In both cases the number of repetitions isn't fixed: it depends on a value the server returns. That is exactly what the User Variable exit condition (below) is for.
Defining the loop boundaries¶
- Restart testcase from: Beginning (default) or a specific Web Page.
- Run testcase to: End (default) or a specific Web Page.
Together these bound the span that repeats. The restart page cannot come after the run-to page. The Repeat Until choices become active only once you've designated a restart page or a run-to page. With the defaults (Beginning to End) there is no marked span to repeat, so looping stays off.
Repeat Until¶
When the loop stops:
- Fixed number of iterations per user: repeat the span exactly this many times.
- Value "true" no longer found in User Variable: keep looping as long as the named variable holds the value
true, and stop the moment it doesn't. Pair this with an extractor that reads a status value from each response into the variable. This is the waiting-room and back-end-processing mechanism: the server decides when the loop ends. In the screenshot above, the loop continues while$keepLoopingstaystrue. - Test stopped: there is no per-user limit. The virtual user keeps repeating the span until the load test itself ends.
Reset User State¶
Whether cookies, session state, and user variables carry across loop iterations:
- After Run To page: reset at the end of each repeated span.
- After end of Testcase: reset when the whole test case finishes.
- Never: carry everything across iterations.
For a waiting-room poll you usually want Never, so the virtual user keeps the session that is holding its place in line.
Automatically configure dataset lifespans¶
Looping changes how quickly a virtual user consumes dataset rows. Check this box to let Load Tester adjust dataset lifespans to match the loop, so a user doesn't run out of data mid-iteration. See Datasets for the row-count math the loop affects.
Replays¶
Manages the recorded replays stored with the test case.

- The list shows each stored replay. Select one and click Rename, or select one or more and click Delete.
- Limit stored replays to the N most recent replays: cap how many replays are retained, so debugging runs don't accumulate indefinitely. Leave it unchecked to keep them all.
Think Time Profile¶
The think times (the pause a virtual user waits on each page before moving to the next), shown as a single-column CSV you can edit directly. HTTP test cases only.

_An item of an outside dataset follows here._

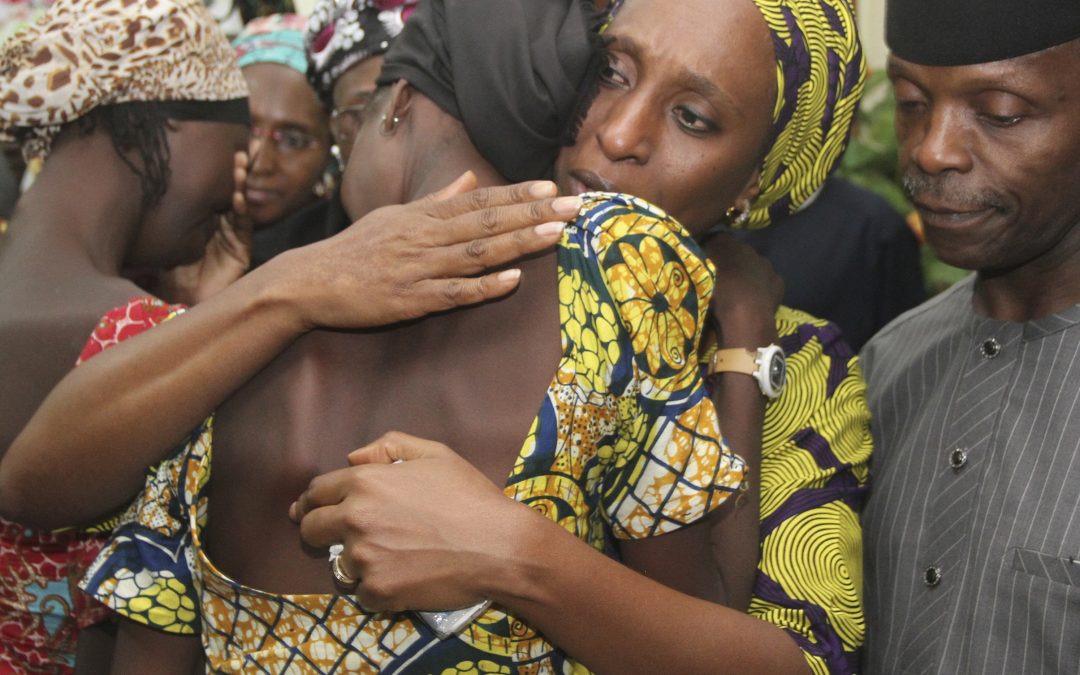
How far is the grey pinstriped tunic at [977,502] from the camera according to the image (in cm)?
195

Each line is one page's delay, in minutes:seconds.hundredths format (for example, 00:05.16 is just over five seconds). Edit the values and click OK, or click Revert to discard your edits and reload the current values. For what think time is and why it matters, see the glossary.
dynaTrace¶
Enables per-virtual-user dynaTrace tracing so individual virtual users can be identified in dynaTrace dashboards. Requires a PRO license with the dynaTrace add-on; without it, enabling the checkbox prompts to upgrade and otherwise makes no change.

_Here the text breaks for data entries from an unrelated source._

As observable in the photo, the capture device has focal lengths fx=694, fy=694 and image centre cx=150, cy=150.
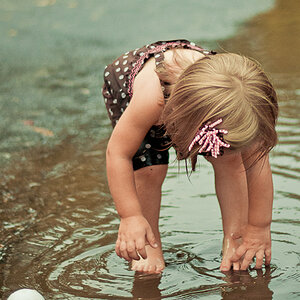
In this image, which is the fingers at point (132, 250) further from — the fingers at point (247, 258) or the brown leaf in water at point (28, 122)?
the brown leaf in water at point (28, 122)

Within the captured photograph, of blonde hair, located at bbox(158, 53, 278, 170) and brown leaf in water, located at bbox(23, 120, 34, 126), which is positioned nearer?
blonde hair, located at bbox(158, 53, 278, 170)

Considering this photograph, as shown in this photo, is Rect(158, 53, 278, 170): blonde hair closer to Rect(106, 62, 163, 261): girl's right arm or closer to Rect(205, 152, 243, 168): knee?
Rect(106, 62, 163, 261): girl's right arm

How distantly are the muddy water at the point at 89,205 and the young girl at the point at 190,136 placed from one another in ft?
0.44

When enabled, you choose the data source for the "VU" parameter (usually the user's login identifier), and Load Tester injects the corresponding dynaTrace header into every transaction. For how this fits the larger monitoring picture, see Server Monitoring and the DynaTrace integration example.
User Identity¶
Obsolete tab
The User Identity tab is no longer used. It remains in the dialog for backward compatibility, but you should not configure identity here.
Configure per-user credentials instead through the authentication workflow and datasets, which is where modern login handling lives. See Basic and Form Authentication for the current approach, and Datasets for giving each virtual user a different login.